Qué nos hacen
Hay palabras pequeñas que dicen verdades grandes, nombres modestos que se asoman a los problemas de Estado, los artículos de fondo y las declaraciones solemnes igual que animales a sus madrigueras. Si pensamos dos veces lo que está ocurriendo en la Comunidad de Madrid, a lo mejor nos damos cuenta de que, a estas alturas del golpecito, la pregunta que más interesa no es qué son los tránsfugas, sino qué significan. Lo que son, lo sospechamos todos -digo todos porque no hay nadie que desprecie tanto a un corrompido como su corruptor, que es quien mejor sabe lo poco que vale- hasta tal punto que no hay insulto de los que les han caído encima que no parezca retratarlos como una máquina de rayos-X y adaptárseles como un guante de goma a la mano de un cirujano.
Pero importa más la otra pregunta: ¿qué significa lo que han hecho? ¿De qué cáncer es un síntoma? Si la gente de esa calaña, servil por naturaleza, siempre prefiere ser cola de león a cabeza de ratón, ¿de qué león estamos hablando? Sin duda, estamos hablando del león de las constructoras, esa fiera todopoderosa que se ha hecho fuerte pervirtiendo las leyes de la lógica y del espacio: cuanto más grande es, más invisible se vuelve. Es lo que pasa con los buenos negocios, que hacen que los que mandan miren para otro lado.
Quizá la mejor manera de buscarle una respuesta a lo que está pasando sea fijarse en esos pequeños nombres que han ido apareciendo al lado del de Madrid y que se vinculan a la trama mafiosa y a sus diversos conspiradores: Majadahonda, Las Rozas, Alcorcón, Humanes, Collado Villalba, Ajalvir, Pozuelo de Alarcón... Pueblos en los que la especulación inmobiliaria ha sido tan feroz que, hoy en día, los que ya eran lugares destinados a convertirse en ciudad-dormitorio se han transformado en meras montañas de cemento y los que eran sitios agradables han perdido sus atributos, han sido demolidos y degradados hasta volverse irreconocibles.
Buena cosa para los especuladores, eso de convertir todos los paraísos en el mismo infierno. Ayer mismo, de hecho, les dieron buenas noticias: en el último año, el precio de la vivienda ha subido en Madrid más de un veintidós por ciento y el metro cuadrado ya cuesta 2664 euros de media. ¿De qué son un indicio o ejemplo los dos Judas de moda? Pues, seguramente, de eso que todos intuimos desde hace tanto: en muchas partes hay políticos que saben volver el cemento en oro, no necesitan más que su firma y su falta de conciencia para lograrlo. Pura alquimia.
Cómo vive la gente, esa es otra buena pregunta. Cómo vivimos gracias a ellos, en sus ciudades utilitarias, oscuras y herméticas, donde todo lo vulgar está en primera línea y todo lo bello ha sido abolido. De qué modo lo único que consiguen las recalificaciones más o menos legales, la sustitución de zonas verdes por bloques de hormigón y demás delitos medioambientales es reproducir en el lugar adonde vamos los vicios del lugar del que huimos. Ése es el concepto del llamado mundo global que tienen los desalmados.

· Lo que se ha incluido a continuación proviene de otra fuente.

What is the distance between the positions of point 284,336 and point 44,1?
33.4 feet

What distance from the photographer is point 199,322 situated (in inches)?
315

Claro que las generalizaciones siempre llevan implícito un grado de injusticia, y de hecho los más poderosos constructores del país se han preocupado, en esta ocasión, de llamar a quienes tenían que llamar para quitarse de en medio: no tenemos nada que ver con esta historia; nosotros, por esas minucias, ni nos levantamos del sillón. Lo cual no se sabe si alivia o da más miedo.
Pero la cuestión no es tanto quiénes han hecho lo que han hecho en este caso, sino cómo es posible que las manos que mueven un país estén, quizá, tan manchadas de quién sabe qué.
La verdad, creo que millones los madrileños no tienen más que levantarse por las mañanas, darle un vistazo a sus calles, comparar lo que eran y lo que son, por ejemplo, lugares como Majadahonda, Las Rozas, Collado Villalba o Pozuelo de Alarcón y darse cuenta de lo fácil que les habrá sido a quienes saben demoler ciudades enteras sin que les tiemble el pulso, romper una urna electoral y convertir los votos que había dentro en simple papel mojado. En esos pequeños nombres de sitios pequeños está la clave de este asunto. Algunos, claro, lo negarán hasta la sepultura. Algunos, literalmente, tienen la cara de cemento.